START Exercise material

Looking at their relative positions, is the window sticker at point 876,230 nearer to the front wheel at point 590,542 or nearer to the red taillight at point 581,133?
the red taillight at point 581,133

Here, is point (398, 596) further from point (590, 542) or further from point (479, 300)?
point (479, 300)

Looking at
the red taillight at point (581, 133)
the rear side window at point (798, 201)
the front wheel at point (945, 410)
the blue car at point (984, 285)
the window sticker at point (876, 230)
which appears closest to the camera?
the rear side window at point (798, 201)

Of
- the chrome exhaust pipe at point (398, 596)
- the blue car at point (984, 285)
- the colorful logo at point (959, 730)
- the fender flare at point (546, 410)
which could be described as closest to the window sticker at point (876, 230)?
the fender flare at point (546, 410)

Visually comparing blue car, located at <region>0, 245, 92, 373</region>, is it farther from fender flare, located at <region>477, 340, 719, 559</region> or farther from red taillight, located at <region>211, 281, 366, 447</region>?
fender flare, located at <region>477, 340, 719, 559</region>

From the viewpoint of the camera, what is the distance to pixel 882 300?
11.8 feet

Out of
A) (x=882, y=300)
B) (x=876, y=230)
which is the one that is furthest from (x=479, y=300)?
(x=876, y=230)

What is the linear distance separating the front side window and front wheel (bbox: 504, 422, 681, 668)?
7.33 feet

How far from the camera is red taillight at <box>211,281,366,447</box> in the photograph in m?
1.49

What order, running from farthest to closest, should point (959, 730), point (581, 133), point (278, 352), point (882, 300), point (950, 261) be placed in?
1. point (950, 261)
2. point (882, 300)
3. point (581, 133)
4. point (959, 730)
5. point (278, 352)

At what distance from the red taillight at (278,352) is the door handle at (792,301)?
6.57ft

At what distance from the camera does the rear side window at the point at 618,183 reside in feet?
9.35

END Exercise material
START Exercise material

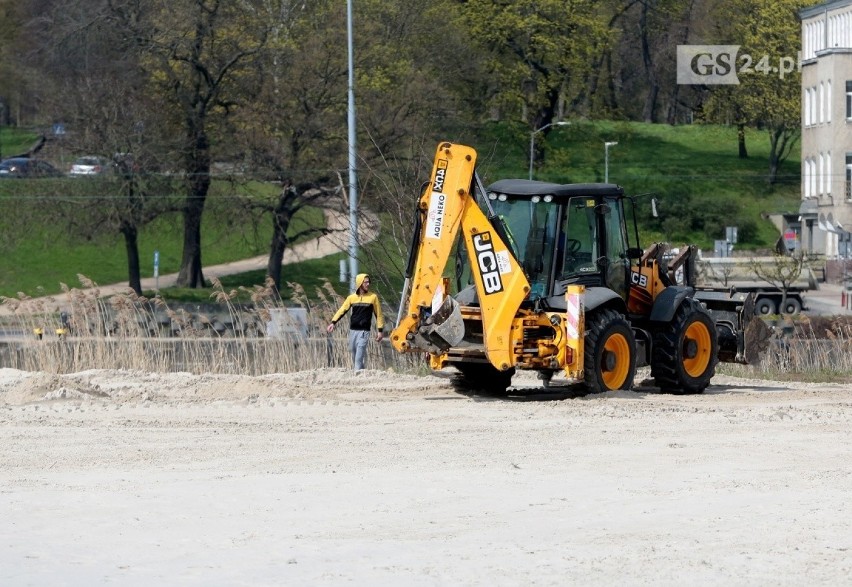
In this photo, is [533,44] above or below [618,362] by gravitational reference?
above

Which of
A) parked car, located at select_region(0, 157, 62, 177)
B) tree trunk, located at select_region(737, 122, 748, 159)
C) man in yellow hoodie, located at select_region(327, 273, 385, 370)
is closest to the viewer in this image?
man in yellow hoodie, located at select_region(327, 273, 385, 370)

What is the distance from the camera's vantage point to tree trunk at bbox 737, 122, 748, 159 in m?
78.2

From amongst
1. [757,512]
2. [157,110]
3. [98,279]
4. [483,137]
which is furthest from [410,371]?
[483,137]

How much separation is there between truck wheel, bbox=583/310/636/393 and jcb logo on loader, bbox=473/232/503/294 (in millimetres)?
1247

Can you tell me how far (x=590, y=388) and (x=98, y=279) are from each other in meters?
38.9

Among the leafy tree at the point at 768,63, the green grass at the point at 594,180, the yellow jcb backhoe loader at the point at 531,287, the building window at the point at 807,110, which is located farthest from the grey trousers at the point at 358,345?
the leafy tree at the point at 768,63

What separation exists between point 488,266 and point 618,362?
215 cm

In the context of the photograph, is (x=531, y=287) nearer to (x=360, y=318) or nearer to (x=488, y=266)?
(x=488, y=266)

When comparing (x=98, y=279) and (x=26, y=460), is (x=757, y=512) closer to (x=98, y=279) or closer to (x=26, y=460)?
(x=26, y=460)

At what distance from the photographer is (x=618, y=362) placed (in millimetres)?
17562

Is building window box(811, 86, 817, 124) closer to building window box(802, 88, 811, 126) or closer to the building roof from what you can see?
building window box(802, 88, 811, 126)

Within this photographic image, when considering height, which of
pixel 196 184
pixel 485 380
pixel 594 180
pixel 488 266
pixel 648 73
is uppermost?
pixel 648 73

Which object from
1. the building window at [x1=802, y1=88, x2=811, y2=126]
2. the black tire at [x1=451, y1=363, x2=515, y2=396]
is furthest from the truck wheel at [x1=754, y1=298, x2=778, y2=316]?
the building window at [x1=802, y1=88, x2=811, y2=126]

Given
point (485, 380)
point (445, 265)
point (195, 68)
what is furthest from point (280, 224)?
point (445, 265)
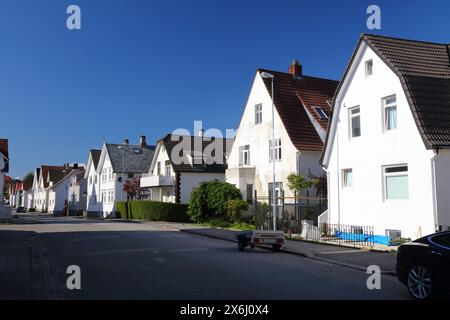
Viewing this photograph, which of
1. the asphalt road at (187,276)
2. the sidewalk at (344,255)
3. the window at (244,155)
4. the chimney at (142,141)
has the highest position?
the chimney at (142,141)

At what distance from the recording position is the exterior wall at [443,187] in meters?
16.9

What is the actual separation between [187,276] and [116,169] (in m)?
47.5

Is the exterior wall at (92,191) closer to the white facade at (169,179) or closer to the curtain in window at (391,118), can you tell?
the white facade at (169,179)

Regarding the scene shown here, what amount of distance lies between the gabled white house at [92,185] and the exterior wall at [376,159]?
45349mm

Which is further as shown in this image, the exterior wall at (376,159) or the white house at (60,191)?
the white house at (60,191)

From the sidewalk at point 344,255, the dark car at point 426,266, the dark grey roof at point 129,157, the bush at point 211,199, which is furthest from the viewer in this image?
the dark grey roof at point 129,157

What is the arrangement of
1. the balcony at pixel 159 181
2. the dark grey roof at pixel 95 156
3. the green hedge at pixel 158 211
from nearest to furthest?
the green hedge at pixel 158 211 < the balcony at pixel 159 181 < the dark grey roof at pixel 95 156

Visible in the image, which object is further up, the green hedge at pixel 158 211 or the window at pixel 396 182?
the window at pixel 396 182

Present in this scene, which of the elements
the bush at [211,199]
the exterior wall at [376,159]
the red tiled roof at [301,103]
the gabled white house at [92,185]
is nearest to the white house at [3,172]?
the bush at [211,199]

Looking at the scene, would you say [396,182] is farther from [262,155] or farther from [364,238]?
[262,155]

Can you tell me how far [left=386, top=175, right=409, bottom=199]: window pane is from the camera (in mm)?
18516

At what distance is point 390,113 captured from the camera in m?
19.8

END Exercise material

# Goal of the exercise
Pick out every line in the items above that contains the word "hedge", and copy each one. Case counts, so uppercase and lowercase letters must match.

# Exercise output
3. the green hedge at pixel 158 211
the green hedge at pixel 158 211 < the balcony at pixel 159 181 < the dark grey roof at pixel 95 156
Visible in the image, which object is further up, the green hedge at pixel 158 211 or the window at pixel 396 182?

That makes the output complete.